Der Betriebsrat geht davon aus, dass bei einer Schließung des Erfurter Zalando-Logistikzentrums deutlich mehr Arbeitnehmer als die Stammbelegschaft betroffen sein wird. Er schätzt, dass mehr als 3.000 Jobs durch die Entscheidung des Vorstandes des Dax-Konzerns bedroht seien, so der Erfurter Zalando-Betriebsratsvorsitzende Tony Krause.
Er hatte sich zuvor mit der Landtagsfraktion der Linken in Erfurt getroffen. Unter anderem nannte er Zeitarbeiter sowie Mitarbeiter von Dienstleistern, die für den Zalando-Standort teils seit Jahren arbeiteten.
Der Betriebsrat plane, alle von der Schließungsentscheidung Betroffenen zu einer Versammlung einzuladen, so der Betriebsratsvorsitzende. Dort solle über die Lage und das weitere Vorgehen gesprochen werden.

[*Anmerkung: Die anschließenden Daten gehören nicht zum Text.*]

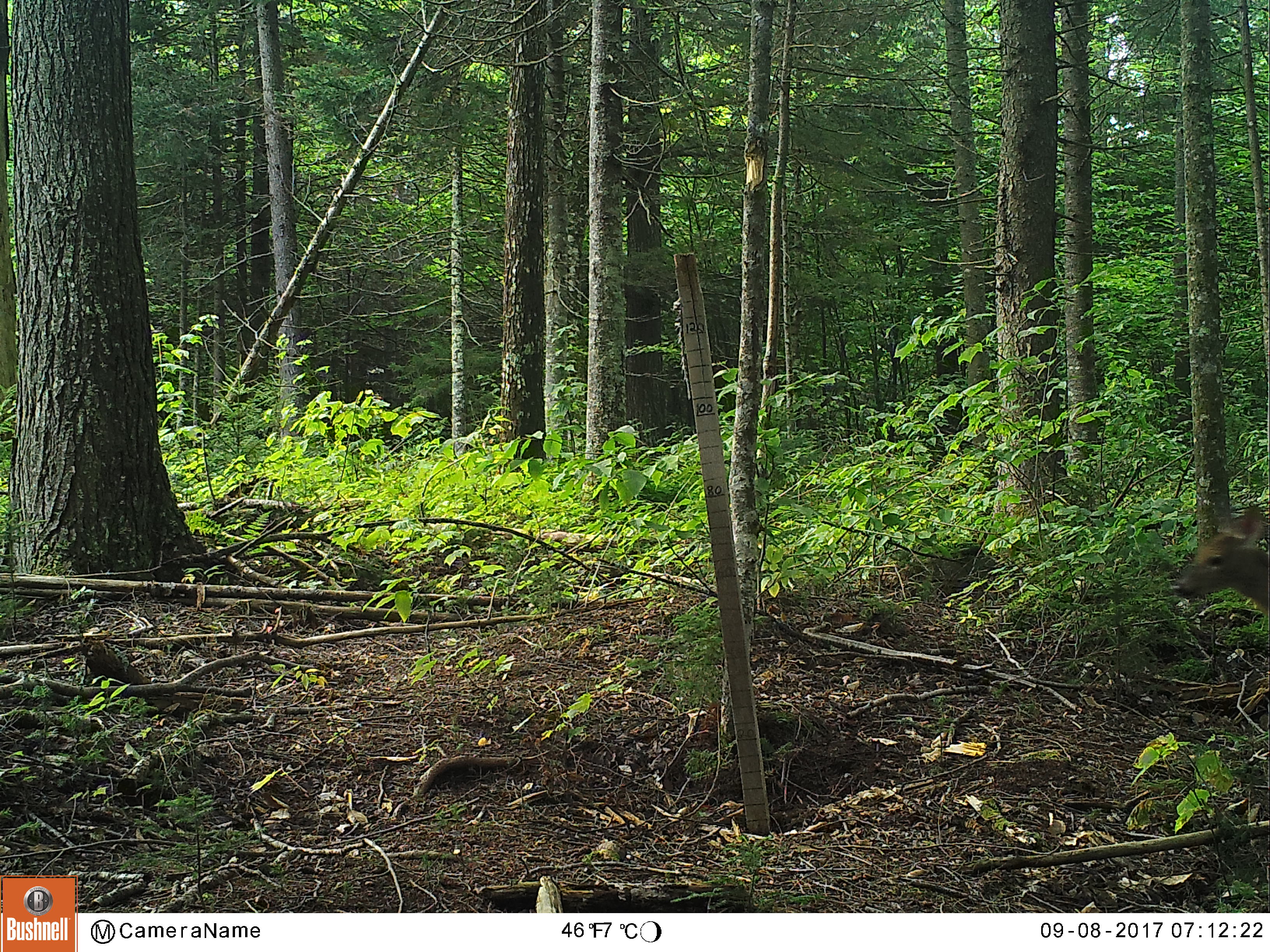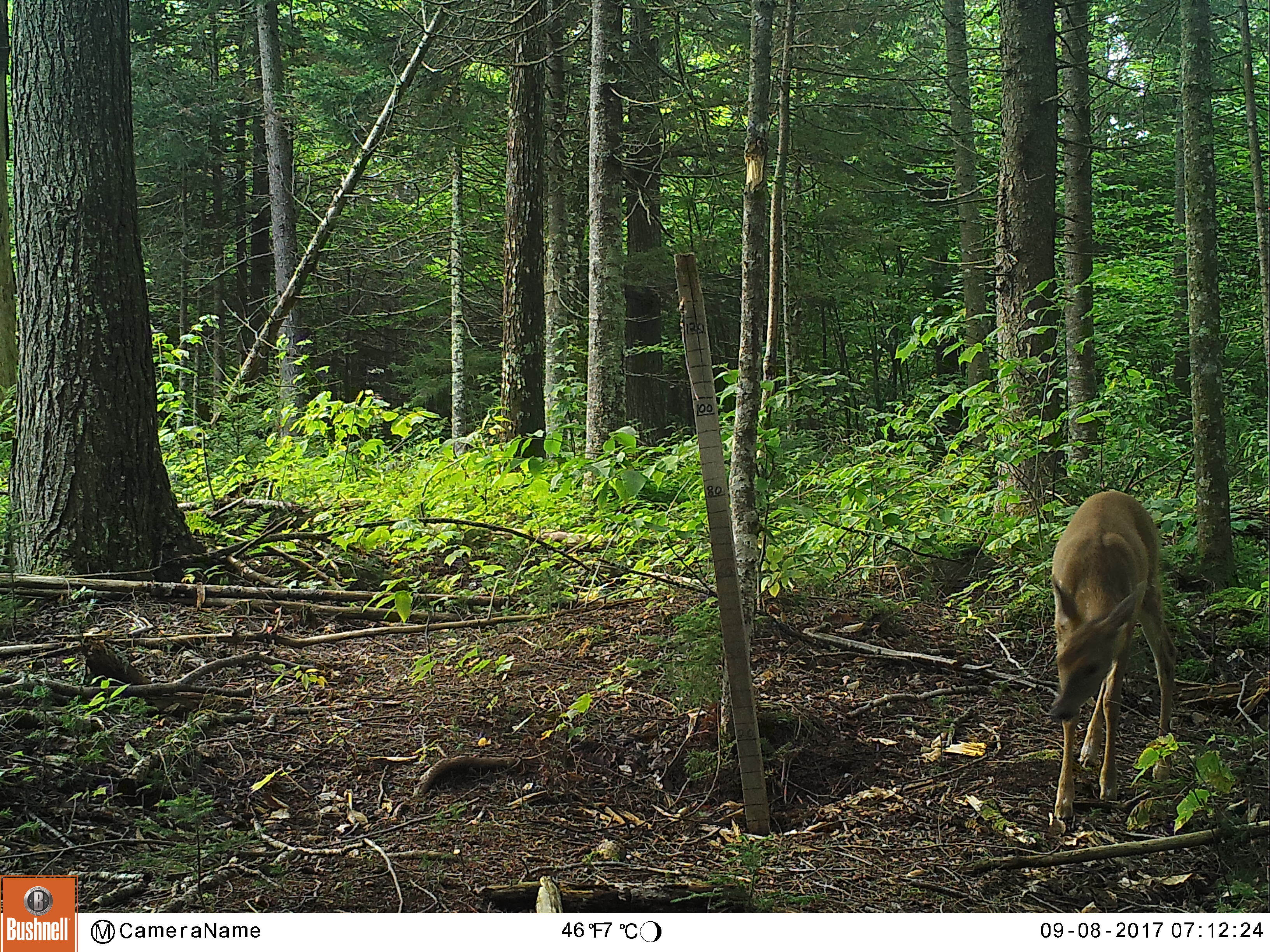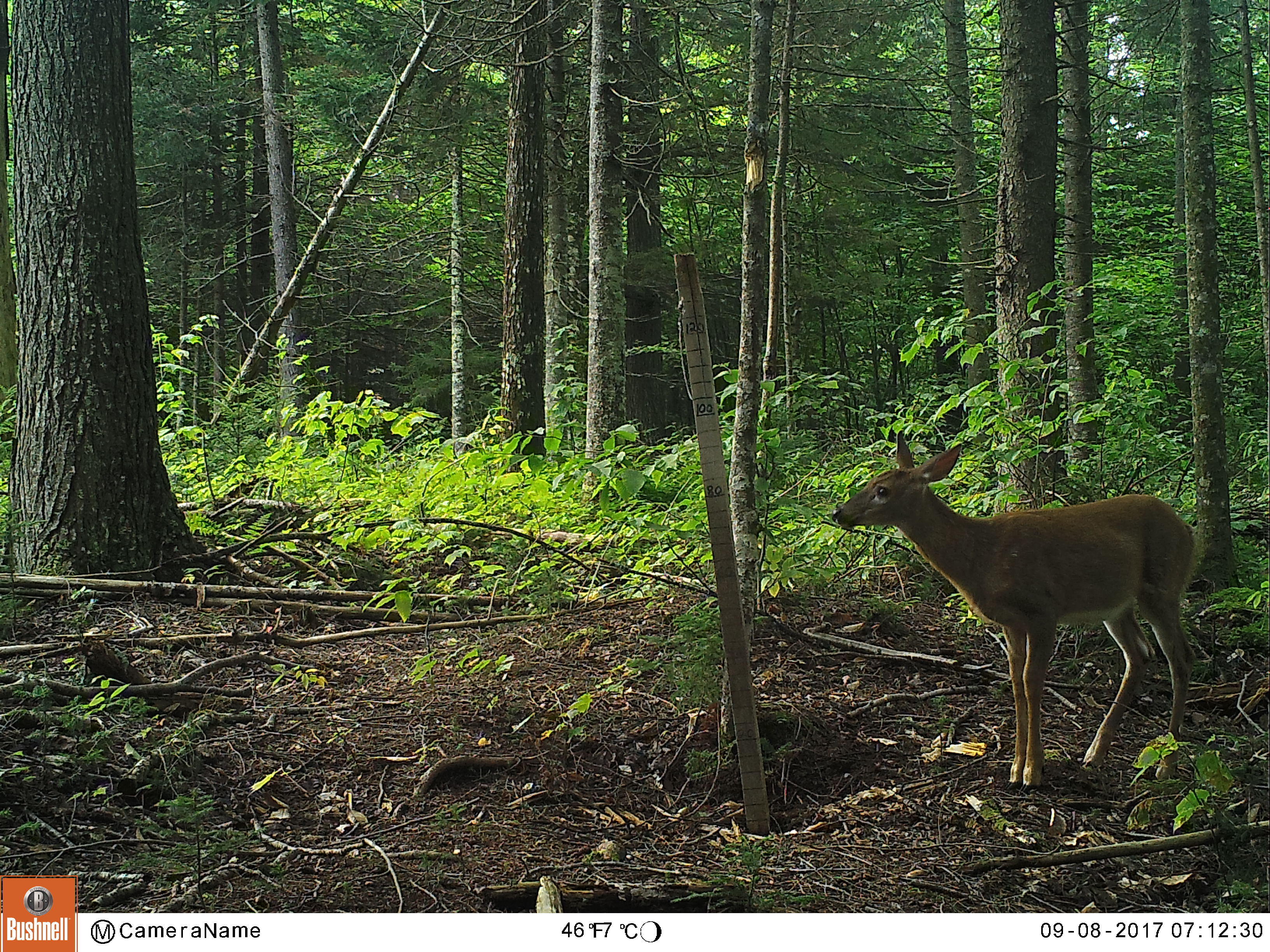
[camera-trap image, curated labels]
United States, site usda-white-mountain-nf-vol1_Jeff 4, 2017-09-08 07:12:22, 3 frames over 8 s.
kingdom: Animalia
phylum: Chordata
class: Mammalia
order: Artiodactyla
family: Cervidae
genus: Odocoileus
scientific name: Odocoileus virginianus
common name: white-tailed deer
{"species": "white-tailed deer (Odocoileus virginianus)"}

Die Agentur für Arbeit wird laut eigenen Angaben ab Montag, den 19. Januar direkt im Unternehmen Ansprechpartner für die Arbeitnehmer sein. Befristet Beschäftigte sollen wegen der Dringlichkeit zunächst beraten werden.
Betriebsverfassungsgesetz einhalten: Betriebsrat will Anhörung
Der Betriebsrat wurde ebenso wie die Landes- und Kommunalpolitik von der Entscheidung des Vorstandes, den großen Logistikstandort zu schließen, in der vergangenen Woche überrascht. Verdi-Sekretär Matthias Adorf warf dem Unternehmen vor, den Standort ohne Vorwarnung zu schließen, weil Zalando meine, anderswo kostengünstiger arbeiten zu können.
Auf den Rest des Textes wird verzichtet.